About 100 in 100,000 black men and boys will be killed by police during their lives, while 39 white men and boys per 100,000 are killed by police. This means black men are about 2.5 times more likely to be killed by police than white men.
“It’s a striking number,” said study co-author Michael Esposito, a postdoctoral researcher in the Survey Research Center at the U-M Institute for Social Research. “There have been arguments about how widespread of a problem this is. We didn’t have a good estimate about whether it’s a few cases that received a lot of media attention.
“This study shows us that police killings are deeply systematic, with race, gender and age patterning this excess cause of death.”
It's worth keeping in mind that while the data in a well-done study should be trustworthy, the conclusions are still highly susceptible to bias.
So black men are 2.5 times more likely to be killed by police than white men...
According to FBI statistics black people are about 4 times as likely to commit a homicide (they provide public data by race and gender, but not both). 3 times as likely for general weapons charges.
I'm not sure I'm convinced that these data provide evidence of systematic racism. Context matters and this is totally out of context. If a group commits more crimes involving weapons, one would expect more armed conflicts with law enforcement, which in turn leads to more police killings.
Also worth pointing out that 100 deaths per 100000 is 0.1%. And internal studies published by various police jurisdictions generally show that 98-99% of all police killings are rapidly dismissed as fully validated (IE the victim posed an immediate threat to the officers and/or 3rd-party civilians). So the remaining 1-2% of questionable killings (the majority of which are also eventually dismissed) represent a .001-.002% cod based on the results of this study.
The huge caveat here is that internal review is generally based on decisions made during a very brief portion of an interaction - what I cited above, the victim presents a credible threat and the officers neutralize the threat. This is almost always written off as justified unless the officer went out of his way to escalate the situation, if not then. The problem is that very few police in this country are trained at all in de-escalation. There's really no way to quantitatively estimate how many of those shootings could be avoided if the officers had better training in never getting to the credible threat stage. Certainly some of the victims are so desperate that it really isn't avoidable. But I have to think a lot of them aren't. If, for starters, black men didn't feel they were in immediate physical danger from the police, it would be far less tempting for them to threaten physical danger themselves. Which comes back to my original point.
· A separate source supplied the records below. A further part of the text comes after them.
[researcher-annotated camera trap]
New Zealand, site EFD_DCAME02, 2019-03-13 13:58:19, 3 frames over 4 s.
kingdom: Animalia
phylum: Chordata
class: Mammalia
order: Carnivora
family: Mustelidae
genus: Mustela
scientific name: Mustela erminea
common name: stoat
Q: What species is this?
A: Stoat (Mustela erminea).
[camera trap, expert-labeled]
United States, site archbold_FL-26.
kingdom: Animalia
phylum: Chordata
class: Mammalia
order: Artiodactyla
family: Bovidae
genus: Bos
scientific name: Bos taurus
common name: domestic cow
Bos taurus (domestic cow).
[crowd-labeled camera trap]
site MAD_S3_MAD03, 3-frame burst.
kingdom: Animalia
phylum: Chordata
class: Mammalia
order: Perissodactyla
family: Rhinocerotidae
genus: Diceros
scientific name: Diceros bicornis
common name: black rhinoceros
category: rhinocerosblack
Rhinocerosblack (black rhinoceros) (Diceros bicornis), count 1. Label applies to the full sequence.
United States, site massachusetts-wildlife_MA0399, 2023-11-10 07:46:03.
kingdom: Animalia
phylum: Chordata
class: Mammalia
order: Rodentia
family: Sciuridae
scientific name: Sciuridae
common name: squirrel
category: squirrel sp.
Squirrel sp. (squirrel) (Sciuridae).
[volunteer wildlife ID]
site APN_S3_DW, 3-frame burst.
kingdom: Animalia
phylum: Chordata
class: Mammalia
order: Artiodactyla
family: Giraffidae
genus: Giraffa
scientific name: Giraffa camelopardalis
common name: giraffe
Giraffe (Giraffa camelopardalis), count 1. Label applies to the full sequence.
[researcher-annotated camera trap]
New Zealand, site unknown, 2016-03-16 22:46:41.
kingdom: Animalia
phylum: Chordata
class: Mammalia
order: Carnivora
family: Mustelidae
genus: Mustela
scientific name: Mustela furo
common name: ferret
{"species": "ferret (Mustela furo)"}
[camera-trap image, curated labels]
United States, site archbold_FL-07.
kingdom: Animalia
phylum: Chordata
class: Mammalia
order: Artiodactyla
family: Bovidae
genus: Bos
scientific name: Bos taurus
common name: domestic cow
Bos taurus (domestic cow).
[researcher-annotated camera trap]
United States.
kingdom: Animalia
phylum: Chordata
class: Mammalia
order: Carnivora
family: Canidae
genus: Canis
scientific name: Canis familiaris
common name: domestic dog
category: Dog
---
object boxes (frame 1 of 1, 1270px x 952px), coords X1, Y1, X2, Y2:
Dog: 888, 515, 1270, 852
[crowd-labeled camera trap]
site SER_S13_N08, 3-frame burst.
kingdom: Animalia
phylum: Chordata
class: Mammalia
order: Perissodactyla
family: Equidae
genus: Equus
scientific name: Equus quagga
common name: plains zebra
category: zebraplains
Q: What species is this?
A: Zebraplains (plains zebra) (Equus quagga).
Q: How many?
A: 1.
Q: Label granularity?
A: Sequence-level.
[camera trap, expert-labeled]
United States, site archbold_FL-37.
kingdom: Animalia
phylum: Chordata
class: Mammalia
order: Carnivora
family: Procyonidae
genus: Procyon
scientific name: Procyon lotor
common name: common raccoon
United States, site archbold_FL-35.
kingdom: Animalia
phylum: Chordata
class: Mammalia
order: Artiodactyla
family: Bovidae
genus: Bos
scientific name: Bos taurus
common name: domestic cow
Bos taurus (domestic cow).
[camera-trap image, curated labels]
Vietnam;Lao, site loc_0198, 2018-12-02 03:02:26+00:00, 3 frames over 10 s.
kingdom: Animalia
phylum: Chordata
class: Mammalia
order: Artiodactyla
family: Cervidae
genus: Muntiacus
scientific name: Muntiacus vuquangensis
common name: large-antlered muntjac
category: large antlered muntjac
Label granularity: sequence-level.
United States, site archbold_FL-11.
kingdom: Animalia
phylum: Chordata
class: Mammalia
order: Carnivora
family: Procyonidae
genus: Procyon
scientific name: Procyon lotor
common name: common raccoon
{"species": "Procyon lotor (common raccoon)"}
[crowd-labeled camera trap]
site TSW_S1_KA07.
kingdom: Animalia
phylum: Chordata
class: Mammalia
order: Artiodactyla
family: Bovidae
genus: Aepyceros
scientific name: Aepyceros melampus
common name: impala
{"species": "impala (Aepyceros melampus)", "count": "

Spreading what is, in essence, a near-complete myth - that unjustified killings of black men by police officers comprise a significant cause of death and police should therefore be considered morally threatening - in fact only enhances the possibility of interactions with police becoming violent. Which brings me back to my original statement - BLM is fundamentally stupid and self-defeating.
I will say that I have heard some leadership talking about police training in conflict resolution and mediation being a priority. It just doesn't seem to have filtered down to the average protester.